‘But he’s very fond of you. You’re the daughter he never had and he’d love you to be really part of the family.’ She paused delicately.

‘You mean he wants me to be his daughter-in-law?’ Freya demanded, aghast. ‘The cheeky crook.’

‘Don’t call him a crook,’ Janine protested.

‘Why not? No man builds up the kind of fortune he did by honest means. And he’s taught his sons to be the same. Anything for money, that’s how they all think. So if one of them can talk me into marriage he’ll cop the lot. Was Amos mad when he thought of that? Nothing on this earth would persuade me-there isn’t one of them I’d ever dream of-ye gods and little fishes!’

‘Don’t tell him I told you,’ Janine begged.

‘Don’t worry. Not a word.’ Suddenly her temper faded, replaced by wicked mischief. ‘But I might enjoy a good laugh. Yes, I think it deserves that.’

As she hurried away her mother heard the laughter echoing back, and sighed. She couldn’t blame Freya one bit. She, of all people, knew what madness it was to marry into this family.
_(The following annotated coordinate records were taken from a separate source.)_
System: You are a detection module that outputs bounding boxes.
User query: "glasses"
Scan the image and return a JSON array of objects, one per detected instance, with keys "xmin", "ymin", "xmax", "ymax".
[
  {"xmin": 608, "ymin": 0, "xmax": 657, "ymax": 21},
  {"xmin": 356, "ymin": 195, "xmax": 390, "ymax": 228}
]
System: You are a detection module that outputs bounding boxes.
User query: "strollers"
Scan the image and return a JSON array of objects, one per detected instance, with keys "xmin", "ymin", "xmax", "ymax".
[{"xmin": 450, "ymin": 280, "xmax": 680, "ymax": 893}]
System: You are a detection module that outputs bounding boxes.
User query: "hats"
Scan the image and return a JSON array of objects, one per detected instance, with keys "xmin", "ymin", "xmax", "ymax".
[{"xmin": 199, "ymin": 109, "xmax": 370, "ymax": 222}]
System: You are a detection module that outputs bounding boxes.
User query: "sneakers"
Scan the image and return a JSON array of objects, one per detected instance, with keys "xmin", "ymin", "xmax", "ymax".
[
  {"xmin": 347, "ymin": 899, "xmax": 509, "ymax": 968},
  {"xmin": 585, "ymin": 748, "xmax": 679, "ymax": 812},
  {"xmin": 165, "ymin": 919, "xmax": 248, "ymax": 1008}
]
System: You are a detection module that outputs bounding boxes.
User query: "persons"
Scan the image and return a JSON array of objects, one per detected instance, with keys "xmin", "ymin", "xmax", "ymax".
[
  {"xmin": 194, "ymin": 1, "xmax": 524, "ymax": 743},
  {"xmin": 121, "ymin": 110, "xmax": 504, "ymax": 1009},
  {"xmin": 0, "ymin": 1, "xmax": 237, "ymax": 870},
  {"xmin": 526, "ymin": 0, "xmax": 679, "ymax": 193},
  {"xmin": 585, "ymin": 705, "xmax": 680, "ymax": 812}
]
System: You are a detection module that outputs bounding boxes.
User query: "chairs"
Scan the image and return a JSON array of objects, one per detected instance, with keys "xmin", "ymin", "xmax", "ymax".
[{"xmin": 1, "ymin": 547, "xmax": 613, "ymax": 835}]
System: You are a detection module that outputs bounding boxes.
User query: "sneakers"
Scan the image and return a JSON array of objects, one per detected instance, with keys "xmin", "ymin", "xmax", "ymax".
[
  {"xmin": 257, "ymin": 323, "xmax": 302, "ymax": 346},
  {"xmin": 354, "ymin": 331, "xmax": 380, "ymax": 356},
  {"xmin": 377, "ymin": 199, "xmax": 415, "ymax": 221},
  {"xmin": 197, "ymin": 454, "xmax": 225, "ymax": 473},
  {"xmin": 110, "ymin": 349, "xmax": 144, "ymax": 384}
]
Darius arrived the next day, apologising with a fictional tale of business dealings. Not for the world would he have admitted that he’d been forced to leave Herringdean, return to the mainland and check into a hotel to put on a fresh suit. Normally, no power on earth could force him to change his plans and he resented it. Another thing for which Harriet Connor was to blame.

He found her mysteriously disturbing because she seemed to haunt him as two people. There was the girl who’d briefly charmed him with her instinctive empathy for his feelings about the isolated place. And there was the other one who’d interfered with his plans, destroyed his dignity with her stupid hound, and committed the unforgivable crime of seeing him at a disadvantage. He had dismissed her from his mind but she seemed unaware of that fact and popped up repeatedly in one guise or another.